And once people began mingling more during the next flu seasons, widespread use of masks blocked influenza’s chances of infecting large numbers of people.
But that could change this flu season, as mask mandates have disappeared and more people are interacting in close quarters in school, workplaces, sports events, public transport, and more. Health experts are warning that flu cases could rise again this winter, and that the combination of influenza and COVID-19 together could pose a real public-health threat that sends more people to the hospital and in need of intensive care. Already, the flu season in the southern hemisphere—which runs from April to October and serves as a harbinger of what’s to come for the U.S.—has been severe, with cases in Australia three times higher than average compared to the past five years. That could mean influenza will sweep through North America and Europe with equally aggressive force this winter, alongside rising cases of COVID-19.
That opens the possibility that people could get the two infections at the same time—which experts believe could be both unpleasant and dangerous. “Are two viruses that cause huge inflammatory responses together going to make that response worse? Theoretically, yes,” says Dr.
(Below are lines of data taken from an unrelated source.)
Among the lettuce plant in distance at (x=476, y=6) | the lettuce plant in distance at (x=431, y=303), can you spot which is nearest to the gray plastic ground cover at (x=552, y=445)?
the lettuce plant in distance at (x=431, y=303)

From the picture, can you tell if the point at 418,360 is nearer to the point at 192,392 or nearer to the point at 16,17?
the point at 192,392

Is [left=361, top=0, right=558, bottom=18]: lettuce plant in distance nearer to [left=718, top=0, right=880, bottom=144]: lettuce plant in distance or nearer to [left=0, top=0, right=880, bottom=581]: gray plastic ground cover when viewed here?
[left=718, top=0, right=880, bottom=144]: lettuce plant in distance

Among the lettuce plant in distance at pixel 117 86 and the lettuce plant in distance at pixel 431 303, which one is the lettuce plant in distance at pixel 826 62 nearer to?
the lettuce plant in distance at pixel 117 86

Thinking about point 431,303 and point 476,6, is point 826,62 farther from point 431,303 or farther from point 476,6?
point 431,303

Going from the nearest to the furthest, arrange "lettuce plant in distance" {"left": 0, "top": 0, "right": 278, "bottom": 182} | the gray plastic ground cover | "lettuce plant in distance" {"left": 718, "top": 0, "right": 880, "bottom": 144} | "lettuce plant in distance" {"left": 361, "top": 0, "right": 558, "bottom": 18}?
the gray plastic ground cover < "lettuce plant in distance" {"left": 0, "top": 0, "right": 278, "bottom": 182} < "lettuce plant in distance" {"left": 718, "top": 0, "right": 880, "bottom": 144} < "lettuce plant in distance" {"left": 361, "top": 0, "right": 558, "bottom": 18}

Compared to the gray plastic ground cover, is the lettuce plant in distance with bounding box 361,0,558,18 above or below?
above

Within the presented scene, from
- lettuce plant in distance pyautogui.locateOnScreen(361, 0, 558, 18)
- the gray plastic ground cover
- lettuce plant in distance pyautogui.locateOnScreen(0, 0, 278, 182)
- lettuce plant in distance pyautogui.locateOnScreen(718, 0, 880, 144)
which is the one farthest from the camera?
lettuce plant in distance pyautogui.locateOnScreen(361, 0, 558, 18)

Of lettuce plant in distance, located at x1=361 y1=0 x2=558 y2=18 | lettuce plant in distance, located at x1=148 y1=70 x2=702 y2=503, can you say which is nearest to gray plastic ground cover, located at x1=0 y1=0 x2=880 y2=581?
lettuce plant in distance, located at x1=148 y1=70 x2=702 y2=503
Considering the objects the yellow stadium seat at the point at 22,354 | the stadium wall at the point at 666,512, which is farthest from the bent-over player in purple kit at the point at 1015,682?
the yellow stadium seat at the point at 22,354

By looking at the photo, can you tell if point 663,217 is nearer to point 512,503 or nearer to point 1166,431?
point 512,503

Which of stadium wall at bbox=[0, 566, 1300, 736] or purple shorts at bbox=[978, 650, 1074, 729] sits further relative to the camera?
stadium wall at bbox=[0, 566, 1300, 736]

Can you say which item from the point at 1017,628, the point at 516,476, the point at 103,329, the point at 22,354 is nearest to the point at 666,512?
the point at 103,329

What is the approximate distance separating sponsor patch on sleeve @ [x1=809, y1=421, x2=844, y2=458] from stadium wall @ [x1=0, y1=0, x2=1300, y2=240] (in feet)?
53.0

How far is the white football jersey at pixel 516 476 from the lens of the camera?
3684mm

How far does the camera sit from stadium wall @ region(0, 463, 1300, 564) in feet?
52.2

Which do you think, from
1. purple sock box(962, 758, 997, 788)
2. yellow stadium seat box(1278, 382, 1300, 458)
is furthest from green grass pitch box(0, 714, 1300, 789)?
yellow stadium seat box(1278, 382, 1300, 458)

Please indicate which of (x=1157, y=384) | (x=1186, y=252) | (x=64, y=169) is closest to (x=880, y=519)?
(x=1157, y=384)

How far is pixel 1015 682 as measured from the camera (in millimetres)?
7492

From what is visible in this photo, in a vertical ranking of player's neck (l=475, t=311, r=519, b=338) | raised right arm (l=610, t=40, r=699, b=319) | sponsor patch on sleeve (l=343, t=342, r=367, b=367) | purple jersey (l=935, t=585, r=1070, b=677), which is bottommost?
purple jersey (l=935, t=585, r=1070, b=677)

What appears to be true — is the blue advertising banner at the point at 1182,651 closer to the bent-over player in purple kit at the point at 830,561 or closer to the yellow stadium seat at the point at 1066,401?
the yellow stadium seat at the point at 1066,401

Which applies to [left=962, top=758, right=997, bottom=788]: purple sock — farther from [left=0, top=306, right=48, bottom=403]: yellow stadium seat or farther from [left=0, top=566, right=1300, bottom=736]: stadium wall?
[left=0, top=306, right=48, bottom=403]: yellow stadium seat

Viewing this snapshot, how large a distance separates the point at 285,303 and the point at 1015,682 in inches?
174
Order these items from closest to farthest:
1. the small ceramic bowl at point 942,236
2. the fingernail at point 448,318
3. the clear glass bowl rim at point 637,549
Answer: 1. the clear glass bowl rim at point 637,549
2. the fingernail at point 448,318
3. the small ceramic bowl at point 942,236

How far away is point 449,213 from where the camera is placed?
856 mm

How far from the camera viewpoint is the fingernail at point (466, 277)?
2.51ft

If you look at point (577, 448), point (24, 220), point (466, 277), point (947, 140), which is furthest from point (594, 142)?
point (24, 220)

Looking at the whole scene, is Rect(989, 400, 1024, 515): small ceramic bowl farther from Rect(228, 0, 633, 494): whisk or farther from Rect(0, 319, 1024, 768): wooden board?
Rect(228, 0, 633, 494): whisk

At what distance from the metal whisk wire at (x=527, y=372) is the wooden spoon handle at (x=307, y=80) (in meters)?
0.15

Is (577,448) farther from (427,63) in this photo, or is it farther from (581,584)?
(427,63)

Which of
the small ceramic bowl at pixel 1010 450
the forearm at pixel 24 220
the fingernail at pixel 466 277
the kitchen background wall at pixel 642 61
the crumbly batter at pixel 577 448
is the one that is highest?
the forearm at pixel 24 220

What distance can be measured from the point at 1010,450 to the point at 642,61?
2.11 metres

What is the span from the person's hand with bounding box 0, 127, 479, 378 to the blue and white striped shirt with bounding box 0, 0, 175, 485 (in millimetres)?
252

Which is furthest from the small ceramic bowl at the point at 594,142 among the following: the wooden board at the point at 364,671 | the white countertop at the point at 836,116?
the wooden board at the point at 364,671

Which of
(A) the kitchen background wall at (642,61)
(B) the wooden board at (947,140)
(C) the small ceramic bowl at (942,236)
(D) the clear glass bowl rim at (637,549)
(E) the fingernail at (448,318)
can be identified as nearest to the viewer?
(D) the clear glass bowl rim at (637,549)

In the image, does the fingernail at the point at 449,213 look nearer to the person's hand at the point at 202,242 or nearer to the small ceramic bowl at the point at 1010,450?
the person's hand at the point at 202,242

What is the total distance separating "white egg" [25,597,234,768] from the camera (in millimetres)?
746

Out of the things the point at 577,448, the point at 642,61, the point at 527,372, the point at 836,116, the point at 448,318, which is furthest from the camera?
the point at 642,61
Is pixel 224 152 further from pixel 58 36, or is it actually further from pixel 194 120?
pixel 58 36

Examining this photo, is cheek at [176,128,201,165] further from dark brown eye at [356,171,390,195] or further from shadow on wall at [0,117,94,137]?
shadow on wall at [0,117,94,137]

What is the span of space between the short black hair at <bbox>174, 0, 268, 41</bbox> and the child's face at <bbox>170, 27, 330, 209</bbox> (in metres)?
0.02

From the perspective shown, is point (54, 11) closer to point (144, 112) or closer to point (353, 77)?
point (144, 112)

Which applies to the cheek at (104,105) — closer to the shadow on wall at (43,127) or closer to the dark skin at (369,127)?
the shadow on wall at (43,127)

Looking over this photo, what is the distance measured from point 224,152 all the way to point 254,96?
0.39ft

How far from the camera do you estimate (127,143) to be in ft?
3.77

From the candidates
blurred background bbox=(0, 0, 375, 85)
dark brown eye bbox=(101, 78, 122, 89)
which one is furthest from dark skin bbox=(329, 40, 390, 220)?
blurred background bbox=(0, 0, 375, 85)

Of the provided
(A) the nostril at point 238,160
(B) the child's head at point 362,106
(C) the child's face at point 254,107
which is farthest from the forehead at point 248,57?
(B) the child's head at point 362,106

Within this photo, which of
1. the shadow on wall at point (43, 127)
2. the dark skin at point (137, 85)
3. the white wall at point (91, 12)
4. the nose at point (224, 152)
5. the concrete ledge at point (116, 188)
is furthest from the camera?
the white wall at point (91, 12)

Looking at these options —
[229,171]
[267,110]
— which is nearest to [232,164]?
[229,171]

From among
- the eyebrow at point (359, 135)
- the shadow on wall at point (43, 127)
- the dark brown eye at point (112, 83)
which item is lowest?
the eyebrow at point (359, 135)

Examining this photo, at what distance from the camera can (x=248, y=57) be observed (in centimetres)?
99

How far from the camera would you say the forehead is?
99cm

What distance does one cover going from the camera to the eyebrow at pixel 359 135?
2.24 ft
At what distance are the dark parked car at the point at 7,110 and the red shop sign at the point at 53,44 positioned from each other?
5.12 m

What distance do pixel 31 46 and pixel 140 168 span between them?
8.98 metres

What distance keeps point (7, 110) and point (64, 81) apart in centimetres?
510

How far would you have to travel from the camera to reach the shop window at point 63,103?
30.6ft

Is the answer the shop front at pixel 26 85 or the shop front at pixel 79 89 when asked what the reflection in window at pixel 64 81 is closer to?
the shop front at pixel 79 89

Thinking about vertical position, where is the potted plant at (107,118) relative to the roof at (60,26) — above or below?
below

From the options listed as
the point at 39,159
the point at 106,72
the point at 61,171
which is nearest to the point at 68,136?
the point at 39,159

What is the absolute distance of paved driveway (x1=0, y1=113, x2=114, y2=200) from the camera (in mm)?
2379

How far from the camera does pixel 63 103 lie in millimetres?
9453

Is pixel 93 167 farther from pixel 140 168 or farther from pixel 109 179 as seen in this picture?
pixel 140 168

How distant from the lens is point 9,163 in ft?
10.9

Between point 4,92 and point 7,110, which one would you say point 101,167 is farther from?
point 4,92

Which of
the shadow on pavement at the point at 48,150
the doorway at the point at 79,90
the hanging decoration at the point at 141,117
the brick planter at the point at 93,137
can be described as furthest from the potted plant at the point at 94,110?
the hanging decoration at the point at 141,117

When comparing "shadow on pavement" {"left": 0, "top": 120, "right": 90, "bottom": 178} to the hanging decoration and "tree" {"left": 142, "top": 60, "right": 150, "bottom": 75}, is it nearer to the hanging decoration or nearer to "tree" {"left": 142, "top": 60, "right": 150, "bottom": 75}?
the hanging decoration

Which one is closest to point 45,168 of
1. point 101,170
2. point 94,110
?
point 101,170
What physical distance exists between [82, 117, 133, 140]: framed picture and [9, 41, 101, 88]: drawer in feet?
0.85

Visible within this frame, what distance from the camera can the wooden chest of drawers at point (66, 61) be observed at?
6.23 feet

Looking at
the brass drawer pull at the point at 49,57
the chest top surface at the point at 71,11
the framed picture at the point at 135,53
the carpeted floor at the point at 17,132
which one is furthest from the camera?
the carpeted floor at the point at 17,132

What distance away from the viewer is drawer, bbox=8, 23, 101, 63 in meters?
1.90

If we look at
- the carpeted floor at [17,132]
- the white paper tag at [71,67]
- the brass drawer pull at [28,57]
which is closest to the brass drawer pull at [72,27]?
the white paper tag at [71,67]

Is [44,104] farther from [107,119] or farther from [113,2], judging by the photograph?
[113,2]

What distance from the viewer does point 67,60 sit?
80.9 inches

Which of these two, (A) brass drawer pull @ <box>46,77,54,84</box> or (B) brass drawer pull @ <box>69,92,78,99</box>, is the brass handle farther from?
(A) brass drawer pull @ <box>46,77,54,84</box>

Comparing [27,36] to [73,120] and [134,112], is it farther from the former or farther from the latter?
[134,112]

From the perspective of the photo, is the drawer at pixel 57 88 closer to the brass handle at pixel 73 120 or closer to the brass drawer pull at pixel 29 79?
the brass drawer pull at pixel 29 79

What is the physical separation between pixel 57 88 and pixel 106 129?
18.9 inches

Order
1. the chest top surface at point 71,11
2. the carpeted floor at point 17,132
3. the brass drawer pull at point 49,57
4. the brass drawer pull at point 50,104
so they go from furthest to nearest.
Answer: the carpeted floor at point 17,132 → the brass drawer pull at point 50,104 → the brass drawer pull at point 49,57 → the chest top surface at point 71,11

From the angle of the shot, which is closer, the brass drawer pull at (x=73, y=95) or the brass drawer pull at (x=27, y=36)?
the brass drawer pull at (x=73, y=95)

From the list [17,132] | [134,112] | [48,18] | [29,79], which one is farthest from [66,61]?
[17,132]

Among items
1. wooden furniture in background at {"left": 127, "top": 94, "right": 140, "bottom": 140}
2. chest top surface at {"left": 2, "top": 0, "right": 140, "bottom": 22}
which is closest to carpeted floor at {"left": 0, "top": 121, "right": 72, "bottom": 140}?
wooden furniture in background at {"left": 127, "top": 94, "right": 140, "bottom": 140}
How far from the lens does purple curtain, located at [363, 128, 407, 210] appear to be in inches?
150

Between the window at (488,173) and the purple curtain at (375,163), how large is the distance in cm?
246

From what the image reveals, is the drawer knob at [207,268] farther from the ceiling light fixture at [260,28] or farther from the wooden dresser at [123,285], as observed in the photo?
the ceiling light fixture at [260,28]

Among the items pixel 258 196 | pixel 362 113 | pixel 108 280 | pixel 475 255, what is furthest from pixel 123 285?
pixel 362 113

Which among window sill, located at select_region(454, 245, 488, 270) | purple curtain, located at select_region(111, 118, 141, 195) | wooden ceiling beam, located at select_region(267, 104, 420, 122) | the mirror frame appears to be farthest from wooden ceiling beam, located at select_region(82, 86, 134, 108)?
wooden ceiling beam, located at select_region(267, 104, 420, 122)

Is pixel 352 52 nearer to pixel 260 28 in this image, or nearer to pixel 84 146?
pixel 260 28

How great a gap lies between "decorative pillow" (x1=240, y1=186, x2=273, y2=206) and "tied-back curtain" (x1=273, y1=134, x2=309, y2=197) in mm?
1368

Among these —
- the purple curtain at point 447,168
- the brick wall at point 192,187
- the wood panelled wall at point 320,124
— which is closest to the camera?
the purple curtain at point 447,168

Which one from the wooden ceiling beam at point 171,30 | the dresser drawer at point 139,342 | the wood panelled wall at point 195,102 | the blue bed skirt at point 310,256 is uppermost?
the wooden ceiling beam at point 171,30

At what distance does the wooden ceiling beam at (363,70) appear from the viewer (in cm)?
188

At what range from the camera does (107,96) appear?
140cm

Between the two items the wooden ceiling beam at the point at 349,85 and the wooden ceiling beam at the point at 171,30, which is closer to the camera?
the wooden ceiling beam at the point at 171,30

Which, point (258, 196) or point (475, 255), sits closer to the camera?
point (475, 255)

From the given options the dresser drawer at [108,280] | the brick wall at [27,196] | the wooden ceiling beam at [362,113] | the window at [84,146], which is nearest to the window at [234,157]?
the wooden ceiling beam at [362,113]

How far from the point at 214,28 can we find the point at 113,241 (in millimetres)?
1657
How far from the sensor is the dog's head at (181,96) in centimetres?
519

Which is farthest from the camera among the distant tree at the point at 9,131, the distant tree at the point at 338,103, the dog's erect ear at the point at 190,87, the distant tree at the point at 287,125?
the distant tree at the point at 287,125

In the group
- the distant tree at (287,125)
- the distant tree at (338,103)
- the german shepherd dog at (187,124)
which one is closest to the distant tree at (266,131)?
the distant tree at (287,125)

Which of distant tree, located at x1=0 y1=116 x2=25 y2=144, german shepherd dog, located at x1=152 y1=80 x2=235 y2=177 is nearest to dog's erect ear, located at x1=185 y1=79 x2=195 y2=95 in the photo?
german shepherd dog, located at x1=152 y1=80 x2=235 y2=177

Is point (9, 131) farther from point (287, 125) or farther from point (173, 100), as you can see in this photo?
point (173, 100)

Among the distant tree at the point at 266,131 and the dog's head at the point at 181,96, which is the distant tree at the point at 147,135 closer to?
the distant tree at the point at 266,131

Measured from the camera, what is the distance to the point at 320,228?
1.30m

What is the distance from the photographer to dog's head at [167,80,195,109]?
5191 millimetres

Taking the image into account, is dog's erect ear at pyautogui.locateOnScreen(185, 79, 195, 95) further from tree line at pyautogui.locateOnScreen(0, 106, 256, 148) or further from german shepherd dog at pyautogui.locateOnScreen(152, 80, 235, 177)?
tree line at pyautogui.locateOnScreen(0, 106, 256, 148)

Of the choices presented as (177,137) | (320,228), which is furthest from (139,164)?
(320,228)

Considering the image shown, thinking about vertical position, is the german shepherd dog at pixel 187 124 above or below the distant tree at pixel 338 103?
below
Khalilah Gates, a pulmonary critical care physician at Northwestern University.
Gates and others stress that there aren’t extensive data yet to be sure exactly what will happen when people are infected with both influenza and SARS-CoV-2. But the limited early data—some from people, but mostly from animals—are not encouraging. Already, doctors know that people who get both the flu and a cold at the same time tend to be sicker than those who are only infected with one virus. The same could be true when flu and COVID-19 combine; classic symptoms, including fever, chills, fatigue, and coughing, could become more intense for some people. In one 2021 study on COVID-19 co-infections, including 17 people who tested positive for both influenza and COVID-19 at King Fahad Hospital in Medina, Saudi Arabia, their rates of hospitalization and death were higher than those for people infected with COVID-19 a type of bacteria that can cause respiratory tract infections.
In the largest study so far looking at co-infection of the two viruses, published in April, researchers at the University of Edinburgh reported similar trends. Dr. J. Kenneth Baillie, professor of experimental medicine at the university, and his colleagues analyzed the health records of more than 212,000 people admitted to hospitals in the U.K. for COVID-19, who were also tested for other infections. People infected with influenza and SARS-CoV-2 were four times as likely to need mechanical ventilation, and twice as likely to die, compared to people who just had COVID-19.